— EXCERPTED TEXT —
==================================================
The parties were unable to agree upon applicant's current level of permanent disability. Dr. McGahan served as the panel qualified medical examiner. In his April 19, 2019 report Dr. McGahan found applicant to be TTD as she had recently has a spinal fusion. He re-evaluated applicant on October 30, 2019 and found applicant to be permanent and stationary at the time of evaluation. He opined that applicant continued to have 28% WPI and also found that applicant had a 3% impairment for her right and left hip due to her industrially related bursitis. He specifically mentioned that applicant's osteoarthritis of the hips was not due to the industrial injury.
Applicant relies upon the vocational reporting of Frank Diaz. Mr Diaz opined that applicant is unable to return to work in the open labor market. Mr. Diaz's report, however, is based upon a misinterpretation of Dr. McGahan's work restrictions. Mr Diaz writes "Ms. Lee's need to take ten (10) minute breaks every hour is significantly labor disabling as she would require breaks totaling eighty (80) minutes per day. Ms. Lee's need to take a ten (10) minute break every hour and potentially leave her work station during these breaks could not be readily accommodated in the open labor market." Dr. McGahan described the work restriction in the May 24, 2017 report as needing to "alternate tasks as well as stretching. I do not believe that Ms. Lee has to .clock out and take an off the clock break. It is my professional opinion that through an alternate task with an allowance for stretching, she would be able to accomplish this break while on the clock." It appears that Mr. Diaz did not have an understanding of the work restriction. In addition, it is noted that this work restriction was in place at the time that the parties stipulated that applicant's permanent disability was 20%. Furthermore, applicant's work restrictions did not change from 2017 to when she was last evaluated by Dr. McGahan in 2020. Overall, Mr. Diaz's reporting lacked the proper analysis that applicant was permanently totally disabled.
==================================================
— PROBLEM A —
In the disability decision excerpt, what level of permanent disability had the parties stipulated to while the work restriction was in place?
— PROBLEM B —
Continue the disability decision excerpt from the point where it ends.
==================================================
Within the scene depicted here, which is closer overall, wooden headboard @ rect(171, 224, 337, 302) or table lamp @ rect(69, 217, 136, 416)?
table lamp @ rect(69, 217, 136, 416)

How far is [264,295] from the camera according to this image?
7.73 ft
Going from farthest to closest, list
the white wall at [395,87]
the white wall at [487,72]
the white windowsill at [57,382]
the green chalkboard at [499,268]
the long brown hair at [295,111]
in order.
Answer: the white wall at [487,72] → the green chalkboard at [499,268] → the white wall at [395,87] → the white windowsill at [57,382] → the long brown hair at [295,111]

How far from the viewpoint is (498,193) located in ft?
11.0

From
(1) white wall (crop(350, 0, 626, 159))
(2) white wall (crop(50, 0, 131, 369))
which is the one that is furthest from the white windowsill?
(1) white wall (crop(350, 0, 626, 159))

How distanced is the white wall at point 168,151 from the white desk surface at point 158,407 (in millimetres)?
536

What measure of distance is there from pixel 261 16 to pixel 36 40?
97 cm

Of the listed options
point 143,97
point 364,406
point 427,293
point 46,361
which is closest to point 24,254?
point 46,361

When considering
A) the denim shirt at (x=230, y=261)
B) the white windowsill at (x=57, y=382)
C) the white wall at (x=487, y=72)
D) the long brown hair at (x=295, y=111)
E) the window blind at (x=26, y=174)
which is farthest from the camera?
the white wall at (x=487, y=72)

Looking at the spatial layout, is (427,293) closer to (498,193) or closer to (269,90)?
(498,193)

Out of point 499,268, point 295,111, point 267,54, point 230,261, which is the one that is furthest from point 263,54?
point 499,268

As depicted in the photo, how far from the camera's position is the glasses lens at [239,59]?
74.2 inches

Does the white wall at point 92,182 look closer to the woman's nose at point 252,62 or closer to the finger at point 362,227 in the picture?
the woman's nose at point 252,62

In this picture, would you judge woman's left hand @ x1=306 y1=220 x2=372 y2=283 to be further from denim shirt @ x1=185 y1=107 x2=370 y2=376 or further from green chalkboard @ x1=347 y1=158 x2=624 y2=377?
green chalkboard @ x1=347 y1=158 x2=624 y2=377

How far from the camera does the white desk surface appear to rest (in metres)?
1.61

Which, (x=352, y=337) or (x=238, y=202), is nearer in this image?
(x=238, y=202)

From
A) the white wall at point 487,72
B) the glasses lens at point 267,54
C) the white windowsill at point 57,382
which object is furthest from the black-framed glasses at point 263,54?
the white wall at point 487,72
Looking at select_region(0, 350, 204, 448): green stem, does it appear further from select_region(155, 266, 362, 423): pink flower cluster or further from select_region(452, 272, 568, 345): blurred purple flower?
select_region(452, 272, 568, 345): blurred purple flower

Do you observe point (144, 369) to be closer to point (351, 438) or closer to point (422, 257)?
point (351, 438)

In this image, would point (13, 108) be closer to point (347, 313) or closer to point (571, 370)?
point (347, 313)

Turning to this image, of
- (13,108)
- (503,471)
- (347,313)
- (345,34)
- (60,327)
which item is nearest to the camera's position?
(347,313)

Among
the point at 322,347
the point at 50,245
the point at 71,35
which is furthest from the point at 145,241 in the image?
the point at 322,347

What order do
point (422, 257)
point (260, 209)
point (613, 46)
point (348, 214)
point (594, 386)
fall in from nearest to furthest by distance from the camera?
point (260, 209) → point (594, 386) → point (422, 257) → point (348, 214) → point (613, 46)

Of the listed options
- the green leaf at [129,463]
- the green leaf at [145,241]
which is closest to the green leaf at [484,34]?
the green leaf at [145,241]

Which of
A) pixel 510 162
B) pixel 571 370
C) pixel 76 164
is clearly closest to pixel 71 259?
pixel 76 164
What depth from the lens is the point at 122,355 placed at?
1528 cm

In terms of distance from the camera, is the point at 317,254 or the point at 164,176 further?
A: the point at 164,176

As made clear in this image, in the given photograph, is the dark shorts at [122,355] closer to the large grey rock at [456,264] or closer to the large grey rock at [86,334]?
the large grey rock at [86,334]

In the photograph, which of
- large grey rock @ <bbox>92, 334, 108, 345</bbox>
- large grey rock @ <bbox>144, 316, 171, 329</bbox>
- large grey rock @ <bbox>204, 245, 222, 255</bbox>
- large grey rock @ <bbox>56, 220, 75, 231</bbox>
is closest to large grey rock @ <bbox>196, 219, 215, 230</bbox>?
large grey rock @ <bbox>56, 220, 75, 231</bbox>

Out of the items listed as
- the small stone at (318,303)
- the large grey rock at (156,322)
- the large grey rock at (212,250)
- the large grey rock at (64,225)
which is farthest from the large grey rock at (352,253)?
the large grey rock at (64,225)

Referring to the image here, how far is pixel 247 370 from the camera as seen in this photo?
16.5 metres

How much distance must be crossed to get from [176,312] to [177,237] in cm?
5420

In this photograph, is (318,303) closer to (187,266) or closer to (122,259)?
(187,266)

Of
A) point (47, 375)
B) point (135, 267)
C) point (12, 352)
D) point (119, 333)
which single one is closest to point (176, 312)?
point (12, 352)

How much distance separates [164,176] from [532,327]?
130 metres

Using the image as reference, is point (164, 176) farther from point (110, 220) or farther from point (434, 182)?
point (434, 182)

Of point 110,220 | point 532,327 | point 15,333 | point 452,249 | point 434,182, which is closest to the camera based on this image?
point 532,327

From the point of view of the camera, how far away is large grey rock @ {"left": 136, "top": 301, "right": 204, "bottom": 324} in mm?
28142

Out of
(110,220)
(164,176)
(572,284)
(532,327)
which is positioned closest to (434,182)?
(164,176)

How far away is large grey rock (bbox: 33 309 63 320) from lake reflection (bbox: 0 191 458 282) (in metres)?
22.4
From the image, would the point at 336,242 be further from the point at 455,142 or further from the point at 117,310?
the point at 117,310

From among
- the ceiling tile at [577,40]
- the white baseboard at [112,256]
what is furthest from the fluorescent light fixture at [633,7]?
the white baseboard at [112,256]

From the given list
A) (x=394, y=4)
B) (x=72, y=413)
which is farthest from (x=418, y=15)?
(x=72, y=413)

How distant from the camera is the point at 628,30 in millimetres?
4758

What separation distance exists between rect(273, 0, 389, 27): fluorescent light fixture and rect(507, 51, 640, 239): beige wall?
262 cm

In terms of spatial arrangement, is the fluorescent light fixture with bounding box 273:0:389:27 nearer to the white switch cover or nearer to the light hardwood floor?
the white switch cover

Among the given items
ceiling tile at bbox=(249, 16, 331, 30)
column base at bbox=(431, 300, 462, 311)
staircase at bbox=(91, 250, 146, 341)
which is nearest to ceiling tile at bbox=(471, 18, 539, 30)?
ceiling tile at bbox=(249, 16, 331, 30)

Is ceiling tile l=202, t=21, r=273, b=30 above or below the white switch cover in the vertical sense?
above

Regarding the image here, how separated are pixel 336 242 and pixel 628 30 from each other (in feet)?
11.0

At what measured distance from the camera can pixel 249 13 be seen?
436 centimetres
==================================================
— ANSWER BOX A —
20%

— ANSWER BOX B —
It is found that the AMA Guides rating is a more accurate representation of applicant's level of disability. Applicant's permanent disability therefore rates as follows:
50% (15.03.01.00 - 28 - 39 - 112D - 33 – 40)20%.
(left) l7.01.07.00 - 3 - [1.4] 4 - 112C - 3 – 4%
(right) 17.01.07.00 - 3 - [1.4] 4 - 112C - 3 - 4% eve = 26%
Applicant is, therefore, awarded 26% permanent disability payable at the rate of $290.00 per week for 206.75 weeks totaling $30,957.50, less sums paid to date and less attorney fee in the amount of $1,359.38.